→ TASK REQUIREMENTS
Print the passage of the Hawaii movies article starting with "From Here to Eternity (1953)" and going on through "of two beauties.", word for word.

Hawaii at the Movies
Have you ever watched a movie about Hawaii and wondered where it was filmed? Or even worse, watched a film about Hawaii, filmed in Hawaii, and still thought you were in a foreign country? Hollywood has a hard time accurately portraying Island life. This month, we forced our editorial intern to dust off her VCR, fire up her DVD player and max out her Netflix account to find 10 films in which Hawaii appears as itself, and decently so. Here are her findings.
From Here to Eternity (1953)
I’ll admit, up until last week, I didn’t know much about Montgomery Clift except that my grandma fancied him. I didn’t know he looked like a tougher, more dangerous (and therefore more appealing) James Dean. Luckily, From Here to Eternity taught me that, and not to trust the older generation’s criteria for “best kissing scene.”
Made in 1953, the Fred Zinnemann flick follows two Army men stationed at Schofield in the few months prior to the Pearl Harbor attack. Sgt. Milton Warden (Burt Lancaster), an unhappy enlistee, and Private Robert E. Lee Prewitt (Clift), an ex-boxer with a passion for the bugle, escape the testosterone-ruled barracks in bottomless whiskey glasses and the arms of two beauties.

→ MATERIAL PROVIDED
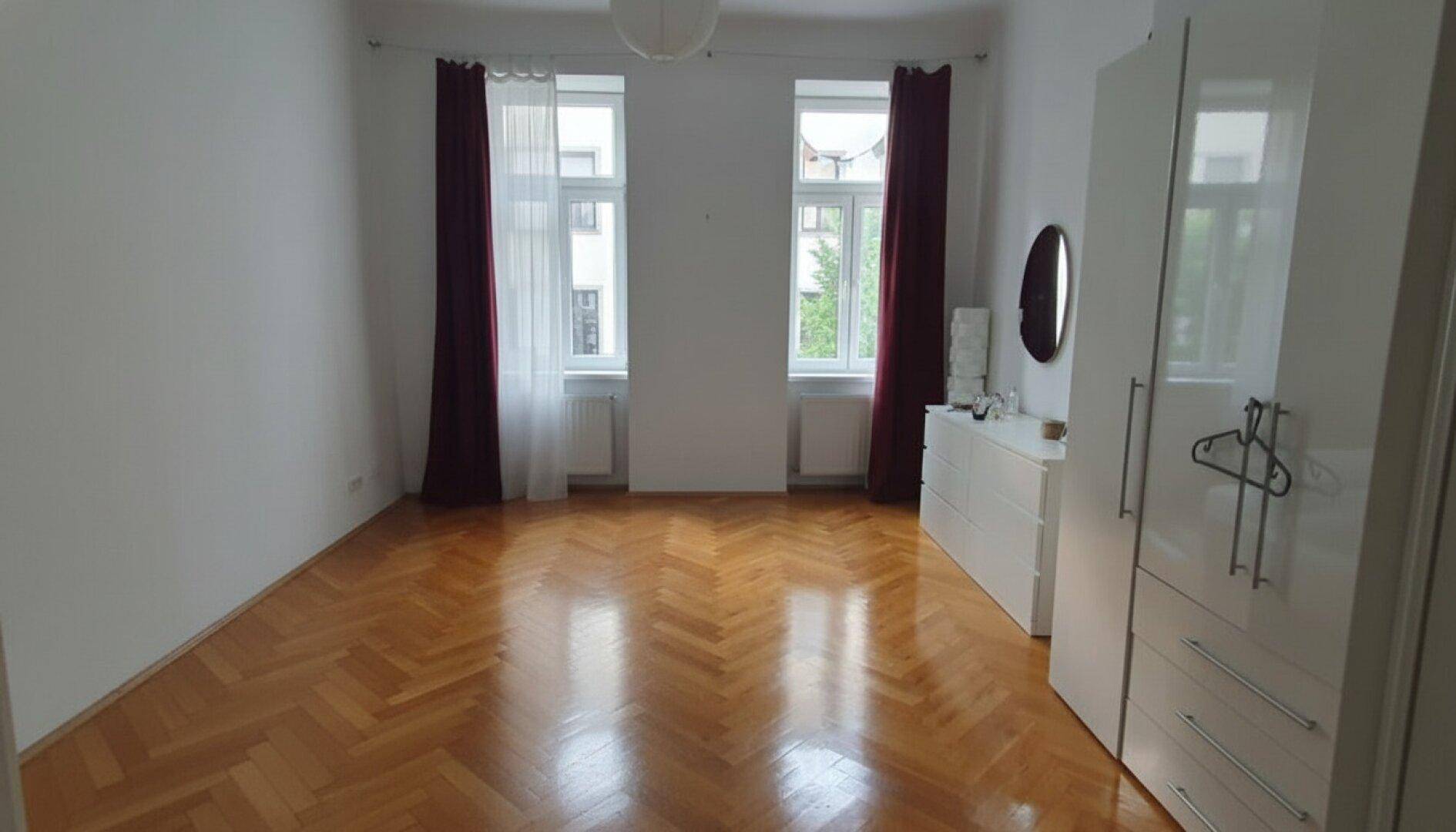 Schlafzimmer mit Fischgrätparkett, weißen Möbeln und roten Vorhängen an den beiden Fenstern.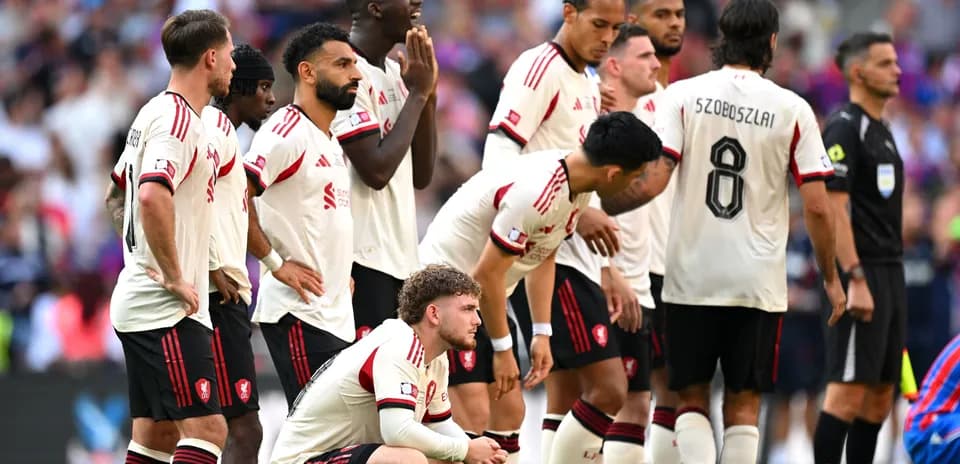 Players in white jerseys standing in a line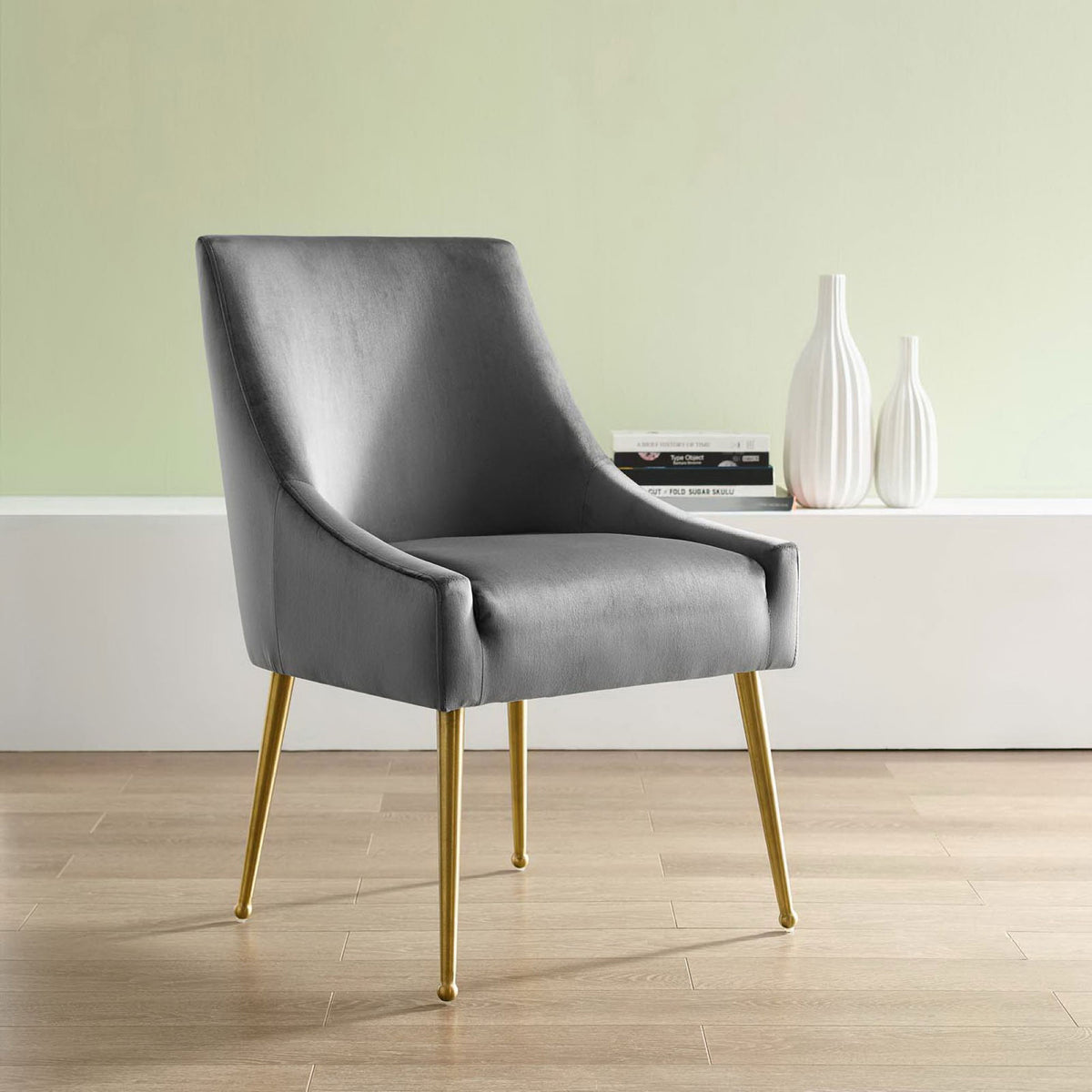 Gray velvet dining chair with gold legs styled in a modern room beside white ceramic vases. || EEI-3508-GRY || front_angle_room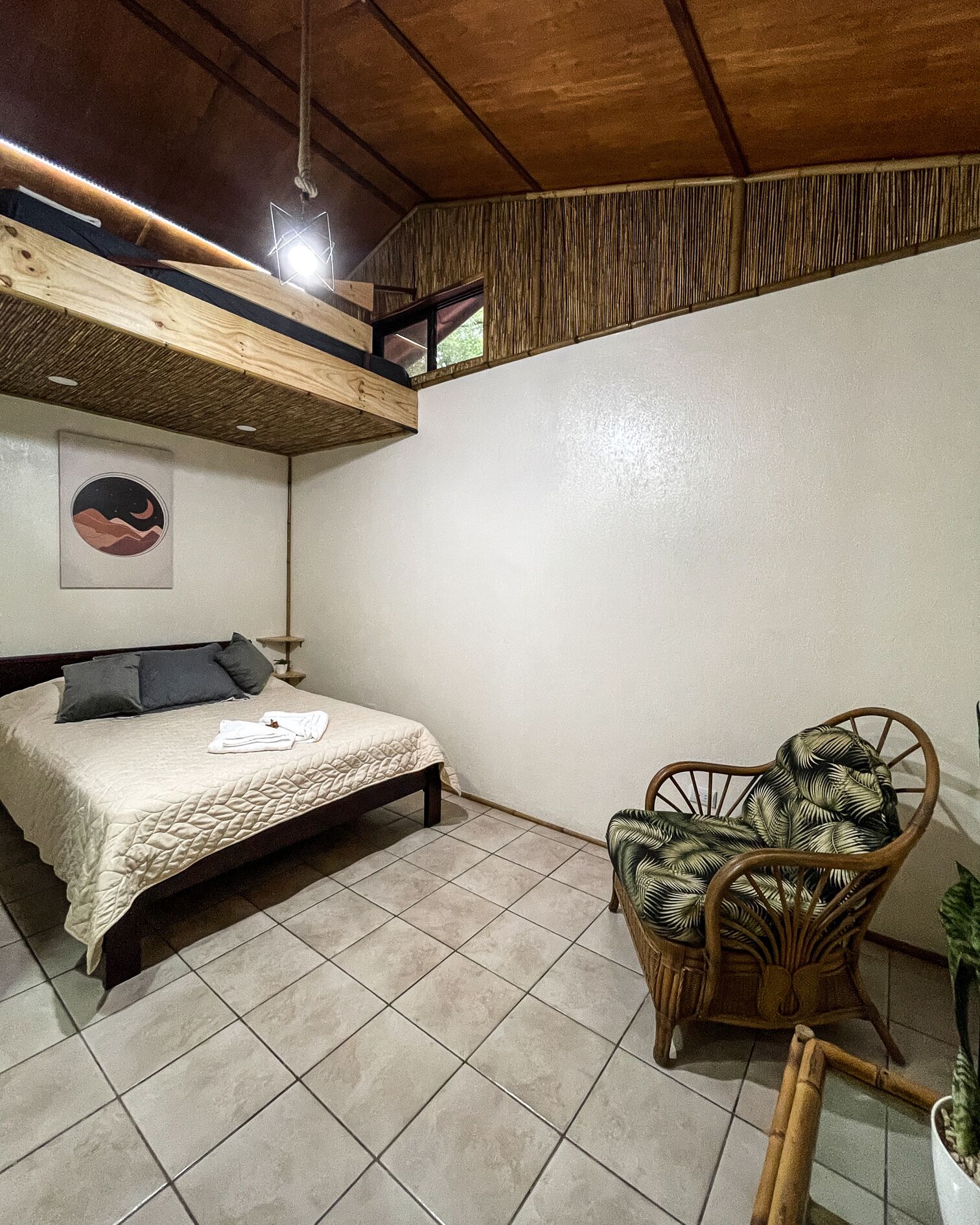 A bedroom with a bed, a chair, and a wall-mounted shelf.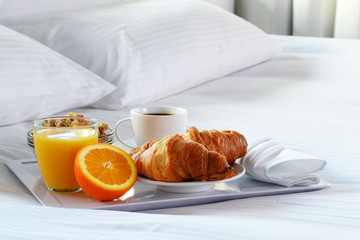 Breakfast in bed in hotel room. - obrazy, fototapety, plakaty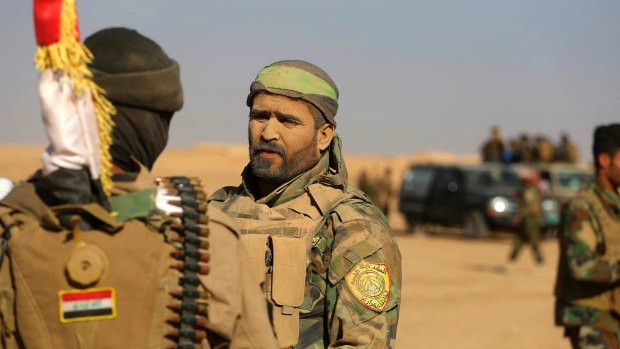 Fighters of the Popular Mobilisation Forces stand at the front line outside Mosul in November.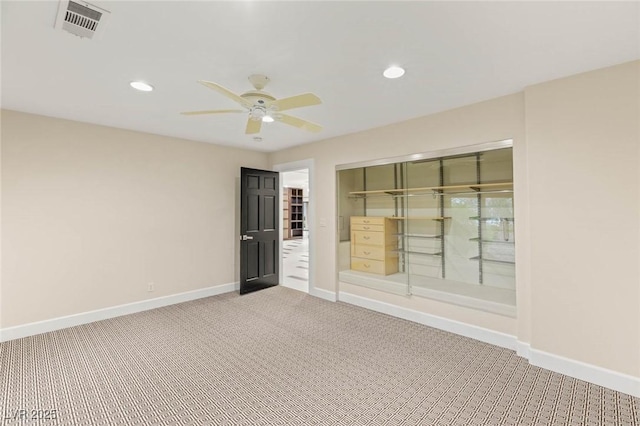 carpeted empty room with recessed lighting, visible vents, baseboards, and ceiling fan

→ FINAL ANSWER
From Here to Eternity (1953)
I’ll admit, up until last week, I didn’t know much about Montgomery Clift except that my grandma fancied him. I didn’t know he looked like a tougher, more dangerous (and therefore more appealing) James Dean. Luckily, From Here to Eternity taught me that, and not to trust the older generation’s criteria for “best kissing scene.”
Made in 1953, the Fred Zinnemann flick follows two Army men stationed at Schofield in the few months prior to the Pearl Harbor attack. Sgt. Milton Warden (Burt Lancaster), an unhappy enlistee, and Private Robert E. Lee Prewitt (Clift), an ex-boxer with a passion for the bugle, escape the testosterone-ruled barracks in bottomless whiskey glasses and the arms of two beauties.